The normal viterbi decoder is basically an array of add-compare-select units and then a traceback unit.
For the entire design, a key question is if the design runs at full-rate, slightly less than full rate, half-rate, or lower. This affects how much logic sharing you can have, as well as allows solutions to some other problems.
The add-compare-select units should be small. This is because they will be in a potentially large array. Any inefficiency can be multiplied 128x or more. Further, the array routes to a single unit which means larger units also lead to more congestion issues. A main decision for this stage that is not present in the explaination of the algorithm is how to keep the accumulators stable. This comes up when you look at sizing the accumulator with the knowledge that an arbitrary number of non-zero inputs can go to each. There are a variety of methods that can be employed here.
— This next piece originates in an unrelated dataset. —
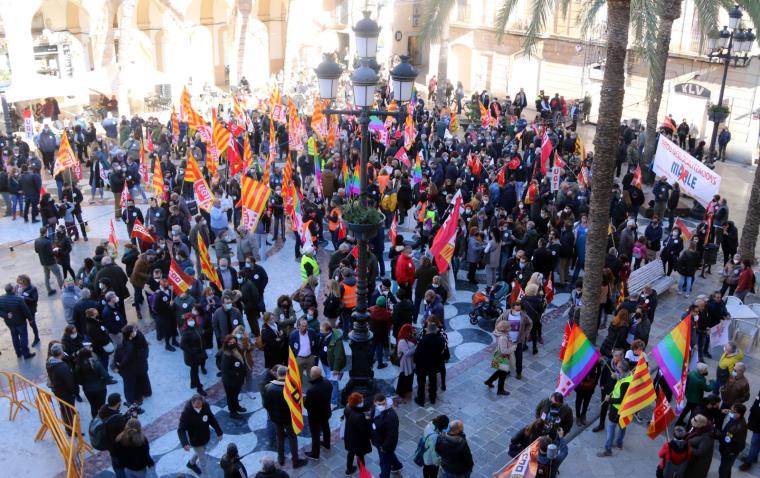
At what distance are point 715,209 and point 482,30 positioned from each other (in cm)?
2649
The traceback is practical. Register exchange isn't really that practical. From looking at PNPH, it also looks suspicious. Perhaps they are fine for some design specs or on asics, but they do grow in size quickly.
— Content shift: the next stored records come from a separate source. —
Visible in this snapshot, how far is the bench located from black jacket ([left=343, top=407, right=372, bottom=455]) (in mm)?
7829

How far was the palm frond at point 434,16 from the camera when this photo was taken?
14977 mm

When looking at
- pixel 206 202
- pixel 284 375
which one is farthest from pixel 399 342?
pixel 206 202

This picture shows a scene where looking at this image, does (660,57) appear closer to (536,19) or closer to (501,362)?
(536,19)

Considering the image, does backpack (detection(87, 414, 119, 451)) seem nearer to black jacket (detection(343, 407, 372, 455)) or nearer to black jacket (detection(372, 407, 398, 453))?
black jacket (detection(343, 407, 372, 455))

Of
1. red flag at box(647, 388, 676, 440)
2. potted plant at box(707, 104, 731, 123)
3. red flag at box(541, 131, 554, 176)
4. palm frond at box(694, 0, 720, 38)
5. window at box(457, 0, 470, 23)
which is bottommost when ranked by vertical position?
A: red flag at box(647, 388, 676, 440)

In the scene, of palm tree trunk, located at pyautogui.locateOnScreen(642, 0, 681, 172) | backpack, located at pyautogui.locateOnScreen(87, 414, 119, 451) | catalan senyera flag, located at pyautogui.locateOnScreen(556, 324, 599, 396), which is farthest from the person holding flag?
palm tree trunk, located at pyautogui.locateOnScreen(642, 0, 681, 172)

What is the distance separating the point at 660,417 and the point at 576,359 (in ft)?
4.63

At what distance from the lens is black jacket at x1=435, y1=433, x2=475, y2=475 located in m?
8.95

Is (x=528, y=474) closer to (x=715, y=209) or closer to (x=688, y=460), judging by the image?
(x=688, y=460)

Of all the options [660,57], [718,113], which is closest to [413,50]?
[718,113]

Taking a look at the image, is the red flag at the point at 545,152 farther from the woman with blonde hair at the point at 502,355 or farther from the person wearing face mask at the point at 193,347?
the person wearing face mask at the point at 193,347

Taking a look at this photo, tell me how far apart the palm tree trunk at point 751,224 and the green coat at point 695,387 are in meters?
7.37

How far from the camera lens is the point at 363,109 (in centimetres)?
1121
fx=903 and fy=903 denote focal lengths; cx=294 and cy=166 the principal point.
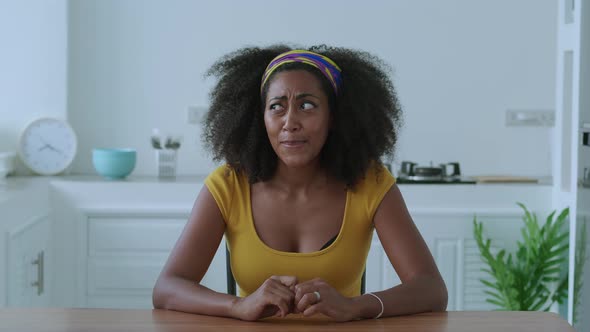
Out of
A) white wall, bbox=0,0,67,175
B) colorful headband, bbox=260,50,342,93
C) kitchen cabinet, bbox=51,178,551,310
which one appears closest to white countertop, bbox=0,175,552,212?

That said, you may have a short register exchange stage feeding the traceback unit. This is based on the required read bandwidth of the traceback ram. Instead of storing best single-step to the ram, you can store best two-step path. This allows you to read two steps per cycle while writing only one on average. Thus you can read out a number of steps equal to the pre-read amount followed by the number of data points equal to that amount. This can be finished in the time it takes to write another pre-read amount. (I forget the term here. It is some scaling of constraint length normally.) However, if the design runs at half rate this extra stage is not needed.